Ad Widget

Collapse

first network error and connection restored

Collapse
X
 
  • Time
  • Show
Clear All
new posts
  • RZ_CloudComm
    Junior Member
    • Jul 2016
    • 2

    #1

    first network error and connection restored

    Hi

    We are using the Zabbix 3.0.2 and we have some issues with graphs: some data is missing so the graphs are sometimes not really perfect. I got the following errors in /var/log/zabbix/zabbix_server.log:
    Code:
     20057:20160704:140732.221 Zabbix agent item "vfs.fs.size[/boot,free]" on host "be-srv-asterisk-ssw0" failed: first network error, wait for 30 seconds
     19943:20160704:140733.493 Zabbix agent item "system.cpu.util[,user]" on host "be-srv-asterisk-ssw9" failed: first network error, wait for 30 seconds
     20023:20160704:140741.284 resuming Zabbix agent checks on host "be-srv-asterisk-ssw4": connection restored
     20061:20160704:140743.265 resuming Zabbix agent checks on host "be-srv-asterisk-ssw3": connection restored
    And this on all hosts (17)... I'm sure there is no network issue between the zabbix server and the zabbix agent (ping, traceroute show no problems).

    We have changed the advanced settings of zabbix server to the following hoping it will help but here is no result
    Code:
    StartPollers=80
    StartPollersUnreachable=50
    StartTrappers=20
    StartPingers=10
    StartVMwareCollectors=1
    SNMPTrapperFile=/var/log/snmptt/snmptt.log
    StartDBSyncers=8
    UnreachablePeriod=55
    UnreachableDelay=30
    LogSlowQueries=1000
    Other advanced settings are unchanged (=default).

    The other zabbix server information:
    Code:
    Required server performance, new values per second	10.69
    
     free -m
                 total       used       free     shared    buffers     cached
    Mem:          2815       2664        151          1        175       1672
    -/+ buffers/cache:        816       1998
    Swap:         2047         14       2033
    This is a VM with 3 GB of RAM, 2 vCPU's (Xeon E5620 2.4Ghz), 32GB NFS hdd. CentOS is the OS...

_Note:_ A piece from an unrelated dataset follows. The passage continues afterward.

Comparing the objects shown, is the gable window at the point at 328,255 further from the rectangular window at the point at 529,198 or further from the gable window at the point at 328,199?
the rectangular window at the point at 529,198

    Do you have any idea how to fix this issue?

    Best regards,
    RZ
  • mortuletti
    Member
    • May 2016
    • 76

    #2
    Hi RZ!
    Problem can be related to Item check timeout.
    By default Zabbix Agent (passive checks) timeout is 4 seconds on server side and 3 seconds on Agent side.
    For some reason hosts does not reply is such time period.

    What types of checks you have?
    Increase log level and check log file again. ("zabbix_server -R log_level_increase" and "zabbix_server -R log_level_decrease" commands)

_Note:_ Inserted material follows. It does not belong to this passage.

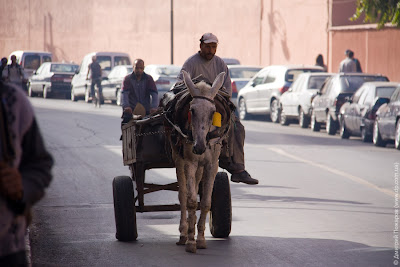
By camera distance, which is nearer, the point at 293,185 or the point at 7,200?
the point at 7,200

    To avoid gaps in graphs can try to switch checks to Zabbix Agent (Active).

    If you do not plan to connect more servers in nearest time, for 17 hosts and 10 NVPS i would recommend to reduce number of started processes, so recommended config:

    StartPollers=80 > 5-10
    StartPollersUnreachable=50 > 5-10
    StartTrappers=20 > 5-10
    StartPingers=10 > 2-3
    StartVMwareCollectors=1
    SNMPTrapperFile=/var/log/snmptt/snmptt.log
    StartDBSyncers=8 > 2 (each can manage up to 1000 NVPS)
    UnreachablePeriod=55
    UnreachableDelay=30
    LogSlowQueries=1000 > 3000
    Timeout=4

    So, do not start too much processes. Each process check configuration for "something to do" and block caches for some time. It can make delays as well.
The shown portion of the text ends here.